Even before Spain’s address, the college had appointed an integration committee to study the race issue and make recommendations to its board.
But the process might have taken years if not for the impetus fueled by Spain’s “theological attack on racial segregation,” according to research by Doug Foster, director of ACU’s Center for Restoration Studies.
“I know that history was made when he made that speech,” said Billy Curl, an ACU graduate who was one of the first black students admitted as a full-time undergraduate in 1962.
Curl, an elder and retired minister of the Crenshaw Church of Christ in Los Angeles, serves on ACU’s board of trustees. He reflected on Spain’s legacy at an opening luncheon for the new center.
“I don’t know whether Carl Spain got on his knees or not, but I do know he prayed,” said Curl, who recalled learning the value of prayer while growing up as the son of an East Texas sharecropper. “And when you get on your knees and pray, something is going to happen.”
On the same day as the center’s ribbon cutting, Alisha Taylor — a 2017 ACU graduate and Jerry Taylor’s daughter — performed a two-person play called “The Mountaintop” with fellow alumnus Vincson Green.
The drama depicts the last night of Martin Luther King Jr.’s life, which is more vivid to Alisha Taylor because of visits she and her father have made to historic sites in Memphis.
Asked about her father’s passion for racial unity, the 23-year-old Taylor said: “I think it just goes back to Jesus Christ and his mission of wanting to create a space where love is the most important thing. Everything that my dad does is based out of love for others and for God and Jesus.”

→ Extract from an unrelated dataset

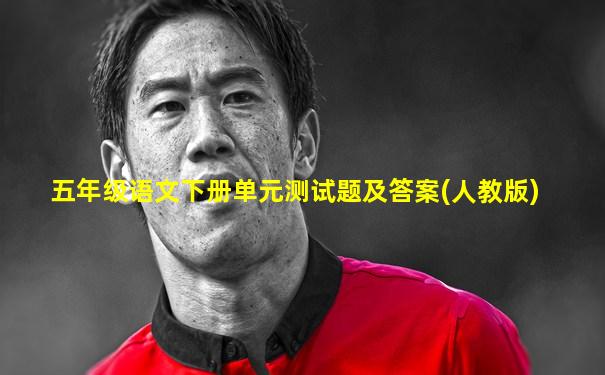 五年级语文下册单元测试题及答案(人教版)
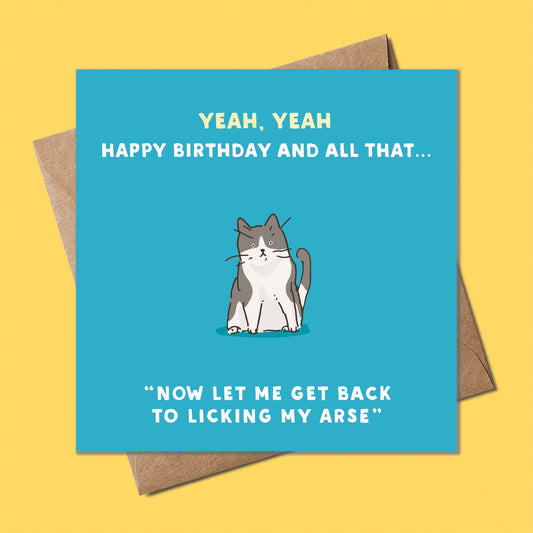 Birthday Day Card From The Cat, Cat arse licking, Funny Cat card, Fur Baby, Funny Birthday day card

ACU’s enrollment this semester tops 5,200 students — 36 percent of them non-white.
Despite progress on racial matters, much work remains to be done, Jerry Taylor said at the center’s opening.
“When senseless shootings happen, like the recent one in Dallas that took the life of our dearly departed brother Botham Jean, we as Christians must not remain silent and confuse good for evil and evil for good,” Taylor said.

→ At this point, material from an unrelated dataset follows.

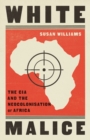 White Malice : The CIA and the Neocolonisation of Africa - Book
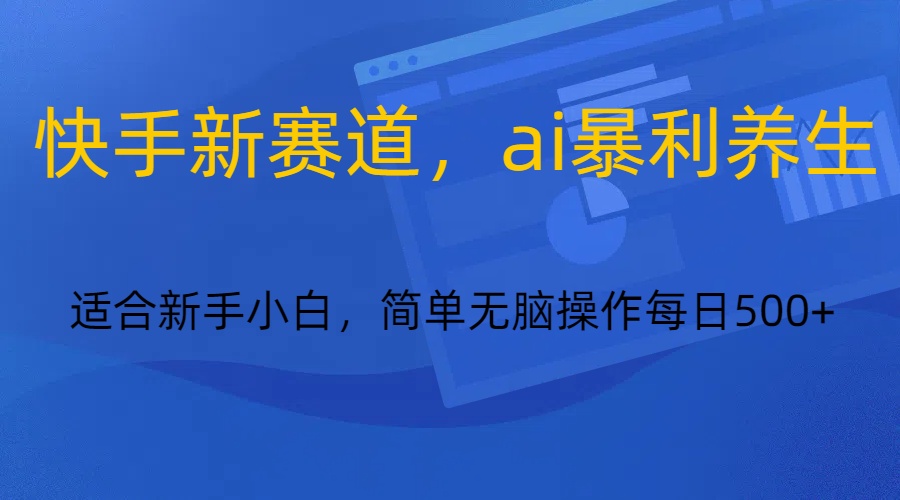 快手新赛道，ai暴利养生，0基础的小白也可以轻松操作轻松日入500+-生财有道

He cited other examples that he said demand a response from Christians, such as contaminated drinking water in majority-black Flint, Mich., and white nationalist rallies in places such as Charlottesville, Va.
“We may not always know what to do immediately when these terrible events happen,” Taylor said. “But as the church of Jesus Christ, we can ask God to give us the courage to speak redeeming words into situations that carry the foul scent of racial injustice.”
“We can ask God to give us the courage to speak redeeming words into situations that carry the foul scent of racial injustice.”